Si la qualité de la vie est naturellement une priorité de l’action municipale, Paris doit aussi être une ville dynamique qui favorise la création d’emplois ; elle doit susciter l’envie, pour les entreprises, de s’y installer et, pour les petits commerces, d’y rester. Cela passe par l’implantation d’activités économiques dans l’Est parisien et le maintien partout des services de proximité. C’est tout l’enjeu que représente, par exemple, le projet d’aménagement de Paris Nord-Est, mais aussi celui de Paris Rive Gauche avec le regroupement par pôle de compétence, comme les nouvelles technologies ou la création.
Un territoire plus équilibré, une carte urbaine plus lisible, tels sont à notre sens des apports majeurs du PLU pour l’avenir de Paris.
D’autres projets d’aménagement, comme celui du secteur des Batignolles dans la perspective des Jeux Olympiques de 2012, seront également déterminants. La candidature à l’accueil de Jeux populaires, solidaires, écologiques et éthiques, est, en effet, un élément à part entière du projet pour Paris.
Enfin, le PLU permet de réinventer la ville, c’est-à-dire de la renouveler dans ses formes et dans son habitat, sans ignorer toutes les sédimentations architecturales qui fondent son identité et toute sa poésie urbaine.
Le développement de Paris passe, à ce titre, par un projet qui soit respectueux de la diversité de son patrimoine architectural. Je tiens ici à souligner les efforts faits par la municipalité, et notamment par Sandrine Mazetier, pour inscrire Paris dans une vision moderne et dynamique du patrimoine. Celle-ci faisait jusque-là cruellement défaut. Avec les nouvelles normes de protection du patrimoine mises en place, l’architecture industrielle, faubourienne et contemporaine, les ateliers d’artistes, certains lieux culturels emblématiques voient maintenant leur place pleinement reconnue.
Réinventer la ville c’est aussi l’ouvrir chaque jour davantage, sur son environnement extérieur. Par l’aménagement de grands sites culturels comme le 104 rue d’Aubervilliers, la Gaîté lyrique ou la Maison des Métallos.
Mais c’est aussi projeter son regard hors les murs, franchir les barrières culturelles qui sont parfois tout simplement des frontières urbaines, comme celle du périphérique.
A cet égard, le PLU permet véritablement de casser l’isolement de notre ville. Cet objectif est ainsi au centre des 11 Grands Projets de Renouvellement Urbain concernant l’aménagement des portes de Paris.
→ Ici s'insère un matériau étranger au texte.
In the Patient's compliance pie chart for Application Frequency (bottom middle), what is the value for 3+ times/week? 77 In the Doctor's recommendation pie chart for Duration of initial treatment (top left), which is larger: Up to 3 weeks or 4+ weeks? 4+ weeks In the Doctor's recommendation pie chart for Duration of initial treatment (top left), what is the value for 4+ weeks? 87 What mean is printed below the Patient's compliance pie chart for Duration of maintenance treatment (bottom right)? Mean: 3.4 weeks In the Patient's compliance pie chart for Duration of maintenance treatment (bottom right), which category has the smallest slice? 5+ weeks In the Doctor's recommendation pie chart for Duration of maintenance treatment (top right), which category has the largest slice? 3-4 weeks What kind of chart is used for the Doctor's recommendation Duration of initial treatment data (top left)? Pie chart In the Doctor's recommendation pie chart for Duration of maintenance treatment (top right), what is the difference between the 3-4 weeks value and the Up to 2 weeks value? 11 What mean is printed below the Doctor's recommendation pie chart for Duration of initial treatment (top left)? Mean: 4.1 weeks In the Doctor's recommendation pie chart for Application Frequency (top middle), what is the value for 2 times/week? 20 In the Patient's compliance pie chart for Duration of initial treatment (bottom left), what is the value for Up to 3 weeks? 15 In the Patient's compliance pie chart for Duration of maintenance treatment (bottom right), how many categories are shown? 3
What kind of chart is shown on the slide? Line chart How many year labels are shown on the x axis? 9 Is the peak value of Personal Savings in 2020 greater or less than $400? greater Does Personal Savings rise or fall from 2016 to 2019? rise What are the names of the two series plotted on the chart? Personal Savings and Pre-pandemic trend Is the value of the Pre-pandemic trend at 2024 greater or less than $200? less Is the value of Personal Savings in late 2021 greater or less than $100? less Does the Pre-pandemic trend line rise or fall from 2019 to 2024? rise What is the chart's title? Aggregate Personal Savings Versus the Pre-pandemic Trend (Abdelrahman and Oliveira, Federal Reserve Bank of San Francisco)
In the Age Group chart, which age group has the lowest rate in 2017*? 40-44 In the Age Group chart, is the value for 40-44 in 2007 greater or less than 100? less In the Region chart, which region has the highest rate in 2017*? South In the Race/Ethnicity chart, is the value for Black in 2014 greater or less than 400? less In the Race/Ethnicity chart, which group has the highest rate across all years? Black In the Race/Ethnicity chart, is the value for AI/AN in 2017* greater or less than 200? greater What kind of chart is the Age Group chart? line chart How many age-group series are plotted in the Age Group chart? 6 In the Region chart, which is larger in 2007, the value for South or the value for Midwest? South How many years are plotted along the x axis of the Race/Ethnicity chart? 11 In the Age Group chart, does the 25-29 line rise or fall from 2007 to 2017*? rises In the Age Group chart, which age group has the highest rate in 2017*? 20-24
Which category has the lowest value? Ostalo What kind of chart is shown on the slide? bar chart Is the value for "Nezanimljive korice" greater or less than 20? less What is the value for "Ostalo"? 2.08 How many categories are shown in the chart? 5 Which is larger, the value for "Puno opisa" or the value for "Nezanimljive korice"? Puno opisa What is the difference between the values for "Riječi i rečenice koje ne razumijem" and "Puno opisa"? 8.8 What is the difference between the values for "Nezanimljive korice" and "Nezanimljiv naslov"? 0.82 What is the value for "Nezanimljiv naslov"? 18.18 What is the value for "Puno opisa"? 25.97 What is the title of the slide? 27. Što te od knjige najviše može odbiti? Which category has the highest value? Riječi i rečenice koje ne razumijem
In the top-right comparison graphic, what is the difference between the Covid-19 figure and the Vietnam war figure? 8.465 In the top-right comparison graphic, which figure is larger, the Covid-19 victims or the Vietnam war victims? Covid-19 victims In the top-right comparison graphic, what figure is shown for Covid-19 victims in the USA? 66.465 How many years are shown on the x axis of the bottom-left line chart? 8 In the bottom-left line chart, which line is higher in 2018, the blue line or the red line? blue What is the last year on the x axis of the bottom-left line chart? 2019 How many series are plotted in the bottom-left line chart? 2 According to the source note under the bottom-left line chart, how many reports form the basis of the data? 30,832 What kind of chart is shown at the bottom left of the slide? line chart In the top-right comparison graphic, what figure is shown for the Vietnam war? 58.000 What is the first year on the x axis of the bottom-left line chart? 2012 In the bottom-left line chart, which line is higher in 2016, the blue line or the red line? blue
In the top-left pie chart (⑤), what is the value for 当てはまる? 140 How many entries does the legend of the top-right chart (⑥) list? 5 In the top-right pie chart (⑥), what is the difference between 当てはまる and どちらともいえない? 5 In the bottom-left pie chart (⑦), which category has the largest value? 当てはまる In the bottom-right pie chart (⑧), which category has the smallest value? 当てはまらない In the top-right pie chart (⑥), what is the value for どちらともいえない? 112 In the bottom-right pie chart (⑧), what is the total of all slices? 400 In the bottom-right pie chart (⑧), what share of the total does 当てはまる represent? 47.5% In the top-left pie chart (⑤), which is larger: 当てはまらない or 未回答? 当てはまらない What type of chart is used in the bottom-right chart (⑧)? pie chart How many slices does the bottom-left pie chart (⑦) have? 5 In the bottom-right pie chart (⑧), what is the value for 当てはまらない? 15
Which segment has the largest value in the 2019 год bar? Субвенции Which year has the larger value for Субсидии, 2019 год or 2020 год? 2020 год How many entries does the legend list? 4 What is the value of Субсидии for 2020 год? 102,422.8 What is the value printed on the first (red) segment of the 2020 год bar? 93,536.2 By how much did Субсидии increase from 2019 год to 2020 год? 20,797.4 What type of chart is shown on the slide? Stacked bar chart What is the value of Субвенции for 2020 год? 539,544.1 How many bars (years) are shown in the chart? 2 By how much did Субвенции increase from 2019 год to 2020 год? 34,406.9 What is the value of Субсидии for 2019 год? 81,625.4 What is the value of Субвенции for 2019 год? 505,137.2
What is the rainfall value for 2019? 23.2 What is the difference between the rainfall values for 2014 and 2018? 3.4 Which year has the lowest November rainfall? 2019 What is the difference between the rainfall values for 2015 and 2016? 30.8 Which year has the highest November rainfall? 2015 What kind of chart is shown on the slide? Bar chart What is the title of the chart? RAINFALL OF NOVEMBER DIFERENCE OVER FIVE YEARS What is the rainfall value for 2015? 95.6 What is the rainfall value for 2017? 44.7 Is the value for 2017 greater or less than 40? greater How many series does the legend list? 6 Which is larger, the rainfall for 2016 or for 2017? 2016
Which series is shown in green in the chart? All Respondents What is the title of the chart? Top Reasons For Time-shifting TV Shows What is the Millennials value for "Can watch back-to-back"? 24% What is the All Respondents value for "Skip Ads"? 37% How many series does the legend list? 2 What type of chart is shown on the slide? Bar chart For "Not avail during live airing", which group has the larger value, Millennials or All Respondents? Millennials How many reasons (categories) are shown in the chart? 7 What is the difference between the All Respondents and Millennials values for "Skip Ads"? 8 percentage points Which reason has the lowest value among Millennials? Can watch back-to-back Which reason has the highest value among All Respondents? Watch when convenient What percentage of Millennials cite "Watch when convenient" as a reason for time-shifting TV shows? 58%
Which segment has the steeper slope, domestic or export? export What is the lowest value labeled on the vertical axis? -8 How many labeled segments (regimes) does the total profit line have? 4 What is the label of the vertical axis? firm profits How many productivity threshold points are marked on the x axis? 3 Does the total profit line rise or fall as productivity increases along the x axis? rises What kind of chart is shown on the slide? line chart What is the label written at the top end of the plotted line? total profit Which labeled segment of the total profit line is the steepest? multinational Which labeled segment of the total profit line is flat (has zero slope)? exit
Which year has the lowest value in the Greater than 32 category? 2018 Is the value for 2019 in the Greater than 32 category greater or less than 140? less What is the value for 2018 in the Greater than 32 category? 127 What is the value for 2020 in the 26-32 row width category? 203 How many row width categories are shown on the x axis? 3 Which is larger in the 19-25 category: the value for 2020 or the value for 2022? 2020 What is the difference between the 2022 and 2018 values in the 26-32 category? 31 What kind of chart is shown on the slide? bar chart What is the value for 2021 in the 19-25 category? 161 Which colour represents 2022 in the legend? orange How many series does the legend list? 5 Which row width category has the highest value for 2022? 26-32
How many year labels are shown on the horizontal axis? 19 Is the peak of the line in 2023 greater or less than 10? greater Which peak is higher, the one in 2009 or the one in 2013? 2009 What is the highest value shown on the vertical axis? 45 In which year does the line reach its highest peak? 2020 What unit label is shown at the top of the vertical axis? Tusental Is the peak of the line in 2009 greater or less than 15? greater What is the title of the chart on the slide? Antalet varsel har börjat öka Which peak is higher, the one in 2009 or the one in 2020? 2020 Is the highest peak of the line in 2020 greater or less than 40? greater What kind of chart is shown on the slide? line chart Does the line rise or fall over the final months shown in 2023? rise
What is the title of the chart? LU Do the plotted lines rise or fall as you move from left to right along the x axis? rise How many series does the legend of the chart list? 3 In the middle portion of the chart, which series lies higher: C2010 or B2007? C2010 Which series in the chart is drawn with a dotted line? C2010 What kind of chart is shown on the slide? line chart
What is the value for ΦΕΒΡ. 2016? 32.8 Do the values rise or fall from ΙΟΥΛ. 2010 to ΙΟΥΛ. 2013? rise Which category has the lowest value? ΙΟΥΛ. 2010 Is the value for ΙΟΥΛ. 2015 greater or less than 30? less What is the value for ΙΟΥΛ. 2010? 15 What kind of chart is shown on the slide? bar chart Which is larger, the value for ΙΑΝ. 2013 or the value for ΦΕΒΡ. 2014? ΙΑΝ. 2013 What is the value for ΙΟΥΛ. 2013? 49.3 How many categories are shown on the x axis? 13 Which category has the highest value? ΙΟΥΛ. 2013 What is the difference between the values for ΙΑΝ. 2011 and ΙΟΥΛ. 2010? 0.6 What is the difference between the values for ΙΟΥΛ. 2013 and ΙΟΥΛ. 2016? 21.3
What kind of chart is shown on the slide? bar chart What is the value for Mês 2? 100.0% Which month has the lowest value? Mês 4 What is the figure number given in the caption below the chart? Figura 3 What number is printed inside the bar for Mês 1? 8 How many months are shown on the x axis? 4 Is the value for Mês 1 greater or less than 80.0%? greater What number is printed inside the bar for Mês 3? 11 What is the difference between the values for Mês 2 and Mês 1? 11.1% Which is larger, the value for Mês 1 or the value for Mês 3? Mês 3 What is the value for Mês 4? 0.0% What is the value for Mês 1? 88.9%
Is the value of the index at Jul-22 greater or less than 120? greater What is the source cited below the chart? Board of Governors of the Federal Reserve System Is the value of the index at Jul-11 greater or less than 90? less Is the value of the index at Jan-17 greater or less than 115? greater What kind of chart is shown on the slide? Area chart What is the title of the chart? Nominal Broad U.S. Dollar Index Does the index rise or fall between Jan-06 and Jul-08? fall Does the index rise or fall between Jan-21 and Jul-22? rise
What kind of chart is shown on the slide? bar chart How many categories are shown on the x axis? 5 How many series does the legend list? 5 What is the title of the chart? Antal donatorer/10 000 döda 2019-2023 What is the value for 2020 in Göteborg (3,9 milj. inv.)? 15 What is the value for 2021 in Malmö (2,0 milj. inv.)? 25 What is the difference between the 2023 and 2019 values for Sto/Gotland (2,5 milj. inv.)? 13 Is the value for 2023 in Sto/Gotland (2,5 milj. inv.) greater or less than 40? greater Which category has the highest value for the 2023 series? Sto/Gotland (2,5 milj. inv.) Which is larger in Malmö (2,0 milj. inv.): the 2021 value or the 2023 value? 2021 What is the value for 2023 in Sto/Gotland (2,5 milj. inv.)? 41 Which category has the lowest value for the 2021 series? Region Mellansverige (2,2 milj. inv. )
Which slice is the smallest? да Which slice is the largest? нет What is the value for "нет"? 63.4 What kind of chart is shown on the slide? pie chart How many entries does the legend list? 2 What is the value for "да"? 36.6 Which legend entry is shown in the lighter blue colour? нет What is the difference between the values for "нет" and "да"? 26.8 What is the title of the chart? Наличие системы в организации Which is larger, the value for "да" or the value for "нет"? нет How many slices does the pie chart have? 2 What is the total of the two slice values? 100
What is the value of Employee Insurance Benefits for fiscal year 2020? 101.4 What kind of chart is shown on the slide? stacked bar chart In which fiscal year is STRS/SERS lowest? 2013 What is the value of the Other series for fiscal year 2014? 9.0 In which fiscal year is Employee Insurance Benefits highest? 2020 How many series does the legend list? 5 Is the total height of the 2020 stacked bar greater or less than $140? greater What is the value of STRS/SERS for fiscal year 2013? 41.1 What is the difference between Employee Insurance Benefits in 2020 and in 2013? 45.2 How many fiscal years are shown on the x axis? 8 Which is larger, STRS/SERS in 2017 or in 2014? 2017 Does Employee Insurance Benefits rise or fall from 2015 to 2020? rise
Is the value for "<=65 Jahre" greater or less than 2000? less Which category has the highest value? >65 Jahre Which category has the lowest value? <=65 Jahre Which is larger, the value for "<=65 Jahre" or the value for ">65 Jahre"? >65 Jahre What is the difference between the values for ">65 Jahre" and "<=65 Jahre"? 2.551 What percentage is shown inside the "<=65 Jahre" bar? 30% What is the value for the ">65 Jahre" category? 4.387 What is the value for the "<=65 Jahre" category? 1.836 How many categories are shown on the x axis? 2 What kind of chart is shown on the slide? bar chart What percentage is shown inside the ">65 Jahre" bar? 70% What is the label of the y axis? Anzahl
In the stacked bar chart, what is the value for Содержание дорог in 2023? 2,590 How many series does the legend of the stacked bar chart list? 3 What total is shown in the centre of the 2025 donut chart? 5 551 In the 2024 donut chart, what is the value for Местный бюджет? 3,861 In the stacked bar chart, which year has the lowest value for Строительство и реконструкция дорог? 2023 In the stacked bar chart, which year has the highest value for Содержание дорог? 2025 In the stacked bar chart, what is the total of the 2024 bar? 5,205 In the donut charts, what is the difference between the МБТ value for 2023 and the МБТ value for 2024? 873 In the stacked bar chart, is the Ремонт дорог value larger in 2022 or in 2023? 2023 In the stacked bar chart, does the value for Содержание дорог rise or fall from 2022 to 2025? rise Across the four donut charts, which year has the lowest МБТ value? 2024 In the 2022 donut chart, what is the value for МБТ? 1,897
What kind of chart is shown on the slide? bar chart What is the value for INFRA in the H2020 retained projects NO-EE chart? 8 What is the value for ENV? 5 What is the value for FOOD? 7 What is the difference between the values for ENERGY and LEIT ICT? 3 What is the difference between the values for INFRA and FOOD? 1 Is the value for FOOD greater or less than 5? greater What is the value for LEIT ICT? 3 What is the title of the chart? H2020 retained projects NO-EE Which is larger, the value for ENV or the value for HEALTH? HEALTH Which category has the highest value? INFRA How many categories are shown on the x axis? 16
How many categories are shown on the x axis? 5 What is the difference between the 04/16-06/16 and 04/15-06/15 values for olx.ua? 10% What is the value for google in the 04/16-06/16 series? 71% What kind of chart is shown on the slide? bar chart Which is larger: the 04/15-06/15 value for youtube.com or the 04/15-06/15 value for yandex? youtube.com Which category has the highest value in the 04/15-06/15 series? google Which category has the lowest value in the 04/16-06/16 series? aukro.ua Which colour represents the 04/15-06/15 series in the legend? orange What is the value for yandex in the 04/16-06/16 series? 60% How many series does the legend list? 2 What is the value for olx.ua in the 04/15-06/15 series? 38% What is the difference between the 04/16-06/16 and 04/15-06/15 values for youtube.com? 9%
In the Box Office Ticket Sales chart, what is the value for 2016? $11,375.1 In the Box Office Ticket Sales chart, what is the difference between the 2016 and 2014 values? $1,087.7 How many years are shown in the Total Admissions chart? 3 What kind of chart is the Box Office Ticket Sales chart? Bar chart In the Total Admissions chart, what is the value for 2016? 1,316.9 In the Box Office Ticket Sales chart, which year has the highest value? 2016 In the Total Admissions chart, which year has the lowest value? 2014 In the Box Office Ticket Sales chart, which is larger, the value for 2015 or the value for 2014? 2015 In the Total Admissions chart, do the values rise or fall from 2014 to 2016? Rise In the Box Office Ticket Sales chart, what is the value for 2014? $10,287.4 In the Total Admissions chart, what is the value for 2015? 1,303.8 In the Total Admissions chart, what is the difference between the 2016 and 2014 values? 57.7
Les projets de la Porte de Vincennes et de la Porte Pouchet sont ainsi emblématiques de la politique de coopération intercommunale menée depuis 2001. Ils portent des ambitions fortes en matière de restructuration urbaine, de reconquête économique et sociale et de continuité géographique avec les communes limitrophes.
Le PLU est certes un règlement pour notre ville mais il s’ancre dans une perspective plus large, celle de l’agglomération parisienne. A cet égard, il convient bien de réaffirmer que Paris n’appartient pas aux seuls habitants de ses vingt arrondissements mais à tous les Franciliens. Les projets d’aménagement de Paris et de la région Ile-de-France ne peuvent s’ignorer, ils se doivent d’être pensés dans leurs complémentarités respectives.
Comment ne pas constater, pour conclure, que le PLU redonne tout son sens et sa noblesse au mot politique, à son étymologie grecque, c’est-à-dire ce qui est relatif à la polis, à la cité. Nous considérons à cet égard que l’afflux d’inscriptions nouvelles sur les listes électorales traduit l’intérêt croissant des Parisiens pour les grands choix publics qui les concernent.
Monsieur le Maire, mes chers Collègues, Paris est une ville qui vibre et nous voulons, avec ce PLU, vibrer avec elle.